Взяв руку убитого друга, Алексей хотел счесть молитву – кое-какие молитвы он знал наизусть. Однако на его глазах стали происходить странные вещи. Лицо Конрада стало бледнеть – как и его рука, которую держал Алексей, черты лица начали теряться. С телом происходила такая же метаморфоза. Алексей даже испугался, он никогда такого не видел. Внезапно тело исчезло. Минута – и нет его! Шлем есть, пропоротая копьём кольчуга есть, портки лежат на земле, заправленные в сапоги, – а тела нет.
У Алексея слёзы сразу высохли. Куда исчез его друг? Даже тела нет, хоронить нечего! Он сидел в недоумении, в прострации.
Сколько времени прошло, неизвестно. Пришёл в себя Алексей, когда услышал осторожные шаги сзади. Он вскочил, выхватил саблю из ножен и резко обернулся. Однако перед ним стоял один из монахов-ездовых. Увидев реакцию Алексея, он в испуге вскинул руки.
– Прости, брат, – повинился Алексей, – я думал – половец недобитый крадётся.
– А мы слушаем – звуков битвы не слыхать. Ефрем послал узнать, чем всё закончилось.
– Сам видишь… Все убиты, один я уцелел. Иди к Ефрему, пусть подводы выводят.
– Сделаю, – монах удалился.
Алексей прошёл по месту схватки. Одни убитые лежат едва ли не друг на друге. В бою – враги непримиримые, а теперь рядышком. Смерть примирила всех.
Из леса выехали телеги. Мечи монахи уже попрятали. Впереди шёл сам епископ. Он остановился, обвёл скорбным взором павших на поле боя русичей.
– Неуж все полегли?
– Половцы все, а из наших один я остался.
– Ох, беда какая! Что делать будем?
Ефрем явно растерялся. В первом же бою все защитники погибли, а один, как известно, в поле не воин. Кроме Алексея с ним осталось ещё три монаха.
– Наших похоронить бы надо, оружие собрать.

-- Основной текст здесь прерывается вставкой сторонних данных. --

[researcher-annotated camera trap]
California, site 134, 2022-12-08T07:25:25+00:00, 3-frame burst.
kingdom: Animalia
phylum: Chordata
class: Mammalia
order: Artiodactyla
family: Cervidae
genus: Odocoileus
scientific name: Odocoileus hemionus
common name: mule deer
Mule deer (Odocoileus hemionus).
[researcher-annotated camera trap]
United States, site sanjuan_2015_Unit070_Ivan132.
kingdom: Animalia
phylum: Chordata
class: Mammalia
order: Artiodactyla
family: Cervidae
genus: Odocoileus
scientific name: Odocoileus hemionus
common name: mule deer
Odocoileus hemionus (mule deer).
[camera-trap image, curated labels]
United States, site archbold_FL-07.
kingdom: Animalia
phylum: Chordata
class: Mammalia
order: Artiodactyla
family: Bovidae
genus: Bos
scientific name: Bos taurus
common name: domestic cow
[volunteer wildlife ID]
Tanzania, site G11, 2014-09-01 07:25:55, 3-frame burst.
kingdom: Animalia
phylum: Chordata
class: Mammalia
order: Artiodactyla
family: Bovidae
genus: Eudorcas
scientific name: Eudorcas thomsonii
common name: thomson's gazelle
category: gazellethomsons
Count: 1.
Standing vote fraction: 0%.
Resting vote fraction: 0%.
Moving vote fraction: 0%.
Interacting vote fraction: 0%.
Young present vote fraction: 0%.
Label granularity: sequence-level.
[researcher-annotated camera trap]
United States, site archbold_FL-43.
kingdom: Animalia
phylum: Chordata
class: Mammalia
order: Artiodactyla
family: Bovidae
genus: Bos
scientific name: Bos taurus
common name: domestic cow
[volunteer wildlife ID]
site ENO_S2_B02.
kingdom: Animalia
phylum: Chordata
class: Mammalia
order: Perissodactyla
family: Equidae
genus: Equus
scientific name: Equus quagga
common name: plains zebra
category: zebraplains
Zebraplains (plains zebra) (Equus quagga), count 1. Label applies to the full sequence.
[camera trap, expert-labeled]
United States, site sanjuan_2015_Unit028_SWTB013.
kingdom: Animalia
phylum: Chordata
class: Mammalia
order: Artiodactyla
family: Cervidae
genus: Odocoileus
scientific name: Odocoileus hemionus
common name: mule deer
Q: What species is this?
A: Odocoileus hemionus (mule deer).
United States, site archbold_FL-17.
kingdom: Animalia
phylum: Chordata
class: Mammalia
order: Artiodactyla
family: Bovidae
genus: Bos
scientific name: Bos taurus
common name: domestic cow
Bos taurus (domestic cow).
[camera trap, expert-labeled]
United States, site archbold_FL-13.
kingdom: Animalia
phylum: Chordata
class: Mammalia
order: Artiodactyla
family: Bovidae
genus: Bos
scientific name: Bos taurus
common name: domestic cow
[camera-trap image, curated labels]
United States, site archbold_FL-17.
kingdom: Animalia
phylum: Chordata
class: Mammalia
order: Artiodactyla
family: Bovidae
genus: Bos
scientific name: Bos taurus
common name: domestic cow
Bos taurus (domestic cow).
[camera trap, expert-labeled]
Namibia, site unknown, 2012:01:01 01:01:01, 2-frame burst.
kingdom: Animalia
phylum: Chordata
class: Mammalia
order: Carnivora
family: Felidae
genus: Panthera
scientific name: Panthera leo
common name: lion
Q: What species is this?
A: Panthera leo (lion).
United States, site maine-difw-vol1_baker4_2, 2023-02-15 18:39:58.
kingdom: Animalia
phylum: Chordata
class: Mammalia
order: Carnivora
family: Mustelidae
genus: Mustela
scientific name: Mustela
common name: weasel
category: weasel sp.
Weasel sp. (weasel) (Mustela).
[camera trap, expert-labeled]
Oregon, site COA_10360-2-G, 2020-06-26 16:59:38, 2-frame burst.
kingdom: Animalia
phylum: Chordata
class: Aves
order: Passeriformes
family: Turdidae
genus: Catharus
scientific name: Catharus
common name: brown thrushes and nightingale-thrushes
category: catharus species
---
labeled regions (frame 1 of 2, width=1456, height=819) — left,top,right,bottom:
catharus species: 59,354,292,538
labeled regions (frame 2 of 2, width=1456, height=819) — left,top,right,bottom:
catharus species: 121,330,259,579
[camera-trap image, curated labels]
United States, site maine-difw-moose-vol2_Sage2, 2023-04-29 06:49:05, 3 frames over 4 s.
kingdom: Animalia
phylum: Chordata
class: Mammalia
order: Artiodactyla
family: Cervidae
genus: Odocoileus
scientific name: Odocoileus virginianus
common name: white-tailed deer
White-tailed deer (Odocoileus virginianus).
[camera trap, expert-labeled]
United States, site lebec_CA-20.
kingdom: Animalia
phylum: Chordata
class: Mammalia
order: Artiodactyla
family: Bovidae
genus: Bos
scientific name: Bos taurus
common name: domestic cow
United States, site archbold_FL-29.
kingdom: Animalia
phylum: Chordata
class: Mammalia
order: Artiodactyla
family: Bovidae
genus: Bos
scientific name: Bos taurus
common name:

– Верно. Но не об этом я – это само собой. Как потом-то быть?
– Как и задумывалось, в Суздаль идти. Мы на половине пути почти. Что назад идти, что вперёд – риск одинаков.
– Так и порешим.
Монахи вместе с Алексеем обошли павших. Они снимали оружие, шлемы, кольчуги, складывали на телеги.
– Братии в монастыре всё пригодится, – заметил Ефрем.
Когда управились с железом, стали рыть братскую могилу – на подводе у монахов нашлась лопата. Рыли по очереди, до вечера. Половцев решили оставить на поле боя – будет чем волкам ночью поживиться, устроят пиршество. Хотя волки летом сыты, мертвечиной могут и побрезговать.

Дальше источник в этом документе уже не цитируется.